The Renegade Cows
The sheep escaped into the flower field this morning. I was on the phone with Martha. Earlier there were these sounds, mysterious sounds, but now in retrospect they were clearly the sounds of sheep chipping away at wood. Three sheep ran towards me through the goldenrod. They’d just been shorn so short that for a moment I mistook them for goats.
Yes at first I was in the dahlia field, tall grass around the inactive electric fence, yes and I told Martha as quickly as I could that the sheep had escaped. The neighbor’s sheep, three of them. Martha asked well what are you going to do? I hopped into the red truck and watched them. I really enjoyed the interruption. Almost never any company in this field. I didn’t want them to leave. Especially didn’t want them to be scolded or shepherded. You know what, I was wearing a wool sweater. So we were all alike. But then they did something fascinating which is that they found their passage home and returned. What’s even the point of all that escaping? I thought. I think I thought that aloud to Martha who was still on the phone.

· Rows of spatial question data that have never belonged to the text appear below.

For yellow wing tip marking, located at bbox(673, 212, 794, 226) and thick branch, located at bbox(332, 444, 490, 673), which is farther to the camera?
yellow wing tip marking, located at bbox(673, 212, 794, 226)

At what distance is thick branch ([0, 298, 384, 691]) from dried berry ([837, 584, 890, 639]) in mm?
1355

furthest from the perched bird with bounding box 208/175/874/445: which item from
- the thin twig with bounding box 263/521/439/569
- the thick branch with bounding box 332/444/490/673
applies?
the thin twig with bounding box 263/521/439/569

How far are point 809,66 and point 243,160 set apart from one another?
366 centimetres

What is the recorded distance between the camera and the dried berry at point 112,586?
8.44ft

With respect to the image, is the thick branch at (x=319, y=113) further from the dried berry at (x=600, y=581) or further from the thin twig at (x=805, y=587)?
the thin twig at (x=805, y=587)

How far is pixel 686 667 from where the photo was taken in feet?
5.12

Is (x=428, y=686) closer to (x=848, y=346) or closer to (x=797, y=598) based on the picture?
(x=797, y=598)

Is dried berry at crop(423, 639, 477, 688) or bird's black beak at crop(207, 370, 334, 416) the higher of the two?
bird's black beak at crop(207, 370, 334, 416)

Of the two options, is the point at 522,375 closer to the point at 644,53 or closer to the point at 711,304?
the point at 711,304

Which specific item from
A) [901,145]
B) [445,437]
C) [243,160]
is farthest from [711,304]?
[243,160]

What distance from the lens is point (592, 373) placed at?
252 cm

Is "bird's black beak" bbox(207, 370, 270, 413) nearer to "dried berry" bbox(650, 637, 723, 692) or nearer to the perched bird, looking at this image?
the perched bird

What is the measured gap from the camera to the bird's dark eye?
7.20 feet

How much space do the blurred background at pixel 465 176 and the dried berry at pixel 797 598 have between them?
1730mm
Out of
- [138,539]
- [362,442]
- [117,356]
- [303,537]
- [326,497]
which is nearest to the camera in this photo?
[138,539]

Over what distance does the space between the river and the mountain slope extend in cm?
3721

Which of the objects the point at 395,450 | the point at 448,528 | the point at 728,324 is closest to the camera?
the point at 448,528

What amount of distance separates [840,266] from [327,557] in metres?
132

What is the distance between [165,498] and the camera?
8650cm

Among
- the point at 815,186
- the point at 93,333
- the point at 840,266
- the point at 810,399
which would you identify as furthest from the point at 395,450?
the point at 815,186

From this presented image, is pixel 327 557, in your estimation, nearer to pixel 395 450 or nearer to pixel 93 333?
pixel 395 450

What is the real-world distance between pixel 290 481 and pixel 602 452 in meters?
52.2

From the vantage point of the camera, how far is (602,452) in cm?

Earlier, the celosia was as long as a snake. Earlier the truck in four-wheel-drive driving at a slant. Earlier bending down to kiss someone who was in a bad mood. Earlier glass of water one sip. Earlier bad sleep.
Later, Martha and I continued our discussion. Any kind of grief feels more manageable over the phone. And the relaxing sound of laughter which traveled some direction some distance. Specific to this day, raspberry season is over, raspberry leaves are still green. Which will I remember better? The phone call or this image? I’ll entwine them?
Earlier, Martha had sent me a photo of an entire fish, eyes and scales and all, laying beside an entire new born baby. I asked, what are you doing and they said they were “being a private chef for the Germans” which made me laugh because I don’t know who these Germans are, I can only assume they are somehow related to this baby. Then they said:
“I have been cooking from amazing recipes, I am loving life, inspired by ur love of cooking.”
When I received that text I just smiled and shook my head. It meant so much to hear that.
And how many times have I told Mary that she taught me to love my life because she taught me to cook. And did she ever have a week where she wasn’t in the mood to cook at all. And then did someone come along and remind her how good it can feel?
After Martha reminded me, after I was melancholy at a party, due in large part to a baby touching grass with his toes, a sense of personal loss, no, maybe something larger, I went home and wept in bed until I didn’t think I’d get up. I write this vulnerably just to tell you about the thought that resurrected me. Obsessively I tell you these thoughts in hopes they could serve you. I didn’t think I would get up. And then I just imagined a very finely diced onion cooked in butter, and I imagined cooking it so long that the butter separates and the onion glows. Then I thought, might as well. Then I put on a Bebel Gilberto record and began to cook. Then once I was cooking I was truly happy.
Martha had to get off the phone because they had to vacuum. At this point the neighbor had gotten word that her sheep were misbehaving or something, not my words. The problem was solved and I felt a myriad of things.
Is it misleading to say myriad instead of specifically one or two? It is only the truth.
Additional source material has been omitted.